The Bay Area has received nearly $500 million in federal funds, provided through a network of state, city and county programs.
Local aid programs in Oakland, San Francisco, Fremont, Santa Clara and Alameda counties have targeted renters making less than 30% of the community’s median wages. The state allows applications from renters making up to 80% of their community’s median wage.
Under the current law, tenants generally cannot be evicted for failing to pay their rent during the pandemic if they acknowledge they were hurt financially and paid at least 25% of their back rent. Assistance payments under the state and local programs now cover between 80% and 100% of rent debt. Renters applying without their landlord’s cooperation are eligible for 25% reimbursement of their debt.

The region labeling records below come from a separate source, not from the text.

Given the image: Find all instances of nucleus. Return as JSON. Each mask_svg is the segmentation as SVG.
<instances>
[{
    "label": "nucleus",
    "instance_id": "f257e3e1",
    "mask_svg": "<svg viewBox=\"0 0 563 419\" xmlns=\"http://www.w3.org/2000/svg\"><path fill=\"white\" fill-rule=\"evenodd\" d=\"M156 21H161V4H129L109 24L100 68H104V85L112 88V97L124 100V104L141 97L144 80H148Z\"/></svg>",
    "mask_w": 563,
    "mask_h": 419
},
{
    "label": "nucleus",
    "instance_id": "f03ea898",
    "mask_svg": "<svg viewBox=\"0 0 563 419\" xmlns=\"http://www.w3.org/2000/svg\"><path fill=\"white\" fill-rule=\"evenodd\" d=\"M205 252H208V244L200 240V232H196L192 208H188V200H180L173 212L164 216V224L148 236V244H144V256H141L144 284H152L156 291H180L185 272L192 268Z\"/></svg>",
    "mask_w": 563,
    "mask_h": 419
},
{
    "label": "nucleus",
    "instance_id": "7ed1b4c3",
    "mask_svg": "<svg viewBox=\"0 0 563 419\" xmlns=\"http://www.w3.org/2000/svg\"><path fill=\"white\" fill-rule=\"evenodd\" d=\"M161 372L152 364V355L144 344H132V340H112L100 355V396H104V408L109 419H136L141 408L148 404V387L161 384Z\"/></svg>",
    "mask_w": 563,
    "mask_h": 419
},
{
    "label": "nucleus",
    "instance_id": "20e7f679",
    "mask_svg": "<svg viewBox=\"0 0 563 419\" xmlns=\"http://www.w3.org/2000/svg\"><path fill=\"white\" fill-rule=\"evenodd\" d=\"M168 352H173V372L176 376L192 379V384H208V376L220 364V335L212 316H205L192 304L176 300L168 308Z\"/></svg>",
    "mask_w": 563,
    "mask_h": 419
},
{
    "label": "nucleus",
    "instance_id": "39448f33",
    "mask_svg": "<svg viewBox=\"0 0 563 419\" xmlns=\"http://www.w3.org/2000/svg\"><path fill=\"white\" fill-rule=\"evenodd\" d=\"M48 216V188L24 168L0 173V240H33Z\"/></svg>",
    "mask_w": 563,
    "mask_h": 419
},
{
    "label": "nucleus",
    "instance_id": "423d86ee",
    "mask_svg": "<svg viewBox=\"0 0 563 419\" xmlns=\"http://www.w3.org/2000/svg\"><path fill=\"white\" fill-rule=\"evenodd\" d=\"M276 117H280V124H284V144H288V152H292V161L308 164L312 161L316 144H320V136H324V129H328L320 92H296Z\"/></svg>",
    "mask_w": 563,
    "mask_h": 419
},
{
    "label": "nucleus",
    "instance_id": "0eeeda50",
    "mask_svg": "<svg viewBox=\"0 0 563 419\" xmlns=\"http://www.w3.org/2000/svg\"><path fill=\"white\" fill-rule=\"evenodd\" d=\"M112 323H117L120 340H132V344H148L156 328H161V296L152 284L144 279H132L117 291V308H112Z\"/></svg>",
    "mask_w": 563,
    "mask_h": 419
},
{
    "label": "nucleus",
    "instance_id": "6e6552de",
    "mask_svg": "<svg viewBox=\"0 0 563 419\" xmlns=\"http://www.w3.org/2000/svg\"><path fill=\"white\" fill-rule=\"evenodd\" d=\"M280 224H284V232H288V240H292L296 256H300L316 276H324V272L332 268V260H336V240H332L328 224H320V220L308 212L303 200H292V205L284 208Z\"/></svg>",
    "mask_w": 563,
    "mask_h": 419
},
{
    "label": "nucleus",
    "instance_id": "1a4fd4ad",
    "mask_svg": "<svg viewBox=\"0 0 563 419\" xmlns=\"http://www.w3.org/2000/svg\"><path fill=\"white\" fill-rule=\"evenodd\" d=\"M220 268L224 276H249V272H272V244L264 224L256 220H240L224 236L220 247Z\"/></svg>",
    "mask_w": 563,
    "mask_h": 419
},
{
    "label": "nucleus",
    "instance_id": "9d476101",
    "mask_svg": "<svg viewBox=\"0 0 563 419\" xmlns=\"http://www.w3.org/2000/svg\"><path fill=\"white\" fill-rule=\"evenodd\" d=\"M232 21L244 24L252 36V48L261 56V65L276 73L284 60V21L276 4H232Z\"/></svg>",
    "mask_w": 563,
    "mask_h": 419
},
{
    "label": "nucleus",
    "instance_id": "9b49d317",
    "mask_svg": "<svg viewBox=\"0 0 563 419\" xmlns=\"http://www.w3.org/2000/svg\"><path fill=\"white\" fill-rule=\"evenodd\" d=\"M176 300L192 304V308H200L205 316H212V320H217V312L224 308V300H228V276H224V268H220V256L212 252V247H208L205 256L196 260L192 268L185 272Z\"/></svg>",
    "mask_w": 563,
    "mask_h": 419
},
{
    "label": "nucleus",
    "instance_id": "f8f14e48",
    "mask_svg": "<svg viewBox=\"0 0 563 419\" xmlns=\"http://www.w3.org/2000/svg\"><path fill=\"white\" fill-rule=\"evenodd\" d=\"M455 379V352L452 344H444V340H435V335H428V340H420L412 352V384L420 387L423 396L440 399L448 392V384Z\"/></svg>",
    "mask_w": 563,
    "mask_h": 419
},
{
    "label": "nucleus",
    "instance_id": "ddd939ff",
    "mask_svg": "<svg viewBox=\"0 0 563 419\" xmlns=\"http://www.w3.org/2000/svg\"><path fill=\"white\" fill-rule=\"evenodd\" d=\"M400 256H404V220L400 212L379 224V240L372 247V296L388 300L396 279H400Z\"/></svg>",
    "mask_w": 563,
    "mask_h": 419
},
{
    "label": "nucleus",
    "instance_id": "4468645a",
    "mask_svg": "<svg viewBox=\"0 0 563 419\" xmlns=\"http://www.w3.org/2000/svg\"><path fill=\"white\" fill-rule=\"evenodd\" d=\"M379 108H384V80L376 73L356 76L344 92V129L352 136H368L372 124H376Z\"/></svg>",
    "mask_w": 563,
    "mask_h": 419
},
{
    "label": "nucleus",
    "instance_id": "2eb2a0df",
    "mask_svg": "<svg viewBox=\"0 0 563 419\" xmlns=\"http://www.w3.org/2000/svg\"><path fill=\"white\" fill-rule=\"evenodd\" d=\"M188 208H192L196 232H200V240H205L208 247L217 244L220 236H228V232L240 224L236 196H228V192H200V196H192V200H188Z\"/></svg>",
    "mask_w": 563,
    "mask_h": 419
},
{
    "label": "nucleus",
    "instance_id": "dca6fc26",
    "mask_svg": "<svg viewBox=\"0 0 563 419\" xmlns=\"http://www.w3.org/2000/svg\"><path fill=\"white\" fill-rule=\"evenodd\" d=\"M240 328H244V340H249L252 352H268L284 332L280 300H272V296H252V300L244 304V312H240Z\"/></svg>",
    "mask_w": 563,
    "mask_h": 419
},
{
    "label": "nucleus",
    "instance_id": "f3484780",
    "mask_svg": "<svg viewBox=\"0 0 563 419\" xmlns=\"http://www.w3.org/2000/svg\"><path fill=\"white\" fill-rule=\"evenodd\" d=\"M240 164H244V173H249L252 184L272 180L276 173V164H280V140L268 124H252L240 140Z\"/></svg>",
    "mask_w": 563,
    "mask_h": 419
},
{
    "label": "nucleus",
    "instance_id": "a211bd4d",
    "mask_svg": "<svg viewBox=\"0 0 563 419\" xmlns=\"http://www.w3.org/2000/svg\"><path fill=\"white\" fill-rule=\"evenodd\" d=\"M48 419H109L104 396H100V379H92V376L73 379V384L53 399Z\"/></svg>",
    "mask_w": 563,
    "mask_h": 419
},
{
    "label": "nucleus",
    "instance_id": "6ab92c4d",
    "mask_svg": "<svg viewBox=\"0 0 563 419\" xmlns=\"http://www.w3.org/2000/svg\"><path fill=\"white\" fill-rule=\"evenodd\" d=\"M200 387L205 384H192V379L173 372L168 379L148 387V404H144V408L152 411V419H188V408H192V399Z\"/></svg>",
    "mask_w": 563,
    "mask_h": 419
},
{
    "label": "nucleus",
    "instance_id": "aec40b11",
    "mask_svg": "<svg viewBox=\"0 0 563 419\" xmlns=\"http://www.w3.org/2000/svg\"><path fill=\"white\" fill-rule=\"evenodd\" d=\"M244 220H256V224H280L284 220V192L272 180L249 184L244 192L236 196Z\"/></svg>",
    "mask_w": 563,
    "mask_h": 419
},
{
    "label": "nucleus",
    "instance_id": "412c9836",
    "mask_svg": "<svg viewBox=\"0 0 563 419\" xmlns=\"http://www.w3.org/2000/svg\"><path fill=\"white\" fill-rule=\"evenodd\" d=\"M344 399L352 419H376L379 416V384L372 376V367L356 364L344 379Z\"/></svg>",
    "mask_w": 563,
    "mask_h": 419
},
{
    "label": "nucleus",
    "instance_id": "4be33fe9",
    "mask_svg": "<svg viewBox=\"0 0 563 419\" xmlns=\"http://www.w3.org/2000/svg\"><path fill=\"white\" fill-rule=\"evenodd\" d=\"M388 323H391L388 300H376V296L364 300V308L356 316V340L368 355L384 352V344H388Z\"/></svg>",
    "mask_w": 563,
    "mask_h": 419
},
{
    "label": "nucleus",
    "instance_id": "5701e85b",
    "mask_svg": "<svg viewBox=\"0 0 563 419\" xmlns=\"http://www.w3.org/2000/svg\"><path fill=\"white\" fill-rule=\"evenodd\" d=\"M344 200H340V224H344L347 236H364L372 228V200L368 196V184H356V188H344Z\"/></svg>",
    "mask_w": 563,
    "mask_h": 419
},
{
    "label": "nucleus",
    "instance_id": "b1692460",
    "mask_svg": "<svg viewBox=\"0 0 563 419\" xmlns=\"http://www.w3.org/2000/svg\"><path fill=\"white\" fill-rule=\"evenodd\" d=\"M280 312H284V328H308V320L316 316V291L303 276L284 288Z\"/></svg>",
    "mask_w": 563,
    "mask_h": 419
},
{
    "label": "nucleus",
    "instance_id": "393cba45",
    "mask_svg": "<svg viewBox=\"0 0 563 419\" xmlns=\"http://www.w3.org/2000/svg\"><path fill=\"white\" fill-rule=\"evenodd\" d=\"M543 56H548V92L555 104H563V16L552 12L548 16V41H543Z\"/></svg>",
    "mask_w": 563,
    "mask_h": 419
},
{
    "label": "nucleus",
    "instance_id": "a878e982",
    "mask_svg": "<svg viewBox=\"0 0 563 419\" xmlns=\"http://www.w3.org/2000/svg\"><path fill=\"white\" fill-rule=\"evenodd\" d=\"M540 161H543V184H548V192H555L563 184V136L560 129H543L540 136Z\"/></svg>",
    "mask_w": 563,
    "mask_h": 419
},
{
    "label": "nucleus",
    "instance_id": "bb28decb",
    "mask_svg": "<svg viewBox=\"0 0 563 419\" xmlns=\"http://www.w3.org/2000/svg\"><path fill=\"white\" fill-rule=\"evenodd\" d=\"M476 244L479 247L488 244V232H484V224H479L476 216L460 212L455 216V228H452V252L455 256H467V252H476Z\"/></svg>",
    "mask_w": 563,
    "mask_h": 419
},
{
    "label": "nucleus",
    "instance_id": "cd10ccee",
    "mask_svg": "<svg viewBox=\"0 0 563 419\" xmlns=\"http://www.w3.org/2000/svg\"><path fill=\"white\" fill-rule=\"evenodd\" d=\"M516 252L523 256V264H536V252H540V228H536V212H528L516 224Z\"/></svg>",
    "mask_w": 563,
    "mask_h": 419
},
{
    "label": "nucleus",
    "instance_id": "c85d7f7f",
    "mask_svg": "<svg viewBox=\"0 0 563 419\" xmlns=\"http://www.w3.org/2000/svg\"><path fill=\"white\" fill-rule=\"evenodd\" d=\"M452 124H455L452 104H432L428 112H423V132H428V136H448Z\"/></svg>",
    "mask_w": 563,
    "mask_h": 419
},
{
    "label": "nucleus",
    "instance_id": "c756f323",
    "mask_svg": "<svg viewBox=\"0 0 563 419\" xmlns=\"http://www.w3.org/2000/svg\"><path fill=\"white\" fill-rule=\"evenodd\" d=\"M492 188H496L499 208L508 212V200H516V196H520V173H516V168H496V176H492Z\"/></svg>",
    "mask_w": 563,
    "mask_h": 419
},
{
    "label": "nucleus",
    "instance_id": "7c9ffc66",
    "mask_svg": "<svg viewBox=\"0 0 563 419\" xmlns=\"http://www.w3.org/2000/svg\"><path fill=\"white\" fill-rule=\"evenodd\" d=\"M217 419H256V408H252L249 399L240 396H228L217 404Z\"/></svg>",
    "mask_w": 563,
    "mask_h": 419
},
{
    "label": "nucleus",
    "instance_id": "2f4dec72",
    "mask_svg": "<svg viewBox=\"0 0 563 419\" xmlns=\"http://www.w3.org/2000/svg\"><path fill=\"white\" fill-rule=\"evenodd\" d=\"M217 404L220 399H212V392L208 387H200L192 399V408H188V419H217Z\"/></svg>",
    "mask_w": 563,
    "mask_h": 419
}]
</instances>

The state this month simplified the application process. About 90,000 applications have been received for a total of $700 million, although
only $61.6 million in claims have been paid.
San Pablo renter Sara Kelley, a member of the Alliance of Californians for Community Empowerment, lost her job as a social outreach worker early in the pandemic. She applied for $13,800 in assistance soon after the state program opened in March, she said.
Although she qualified for aid, she said her landlord refused to fill out an application. Instead of getting 80% of her back rent paid and the rest forgiven, Kelley, 25, could receive a much smaller amount and runs the risk of being evicted and sued for the remaining amount.
The property owner did not return phone messages.
Kelley is perplexed: “I’m literally fighting a corporation to take money.”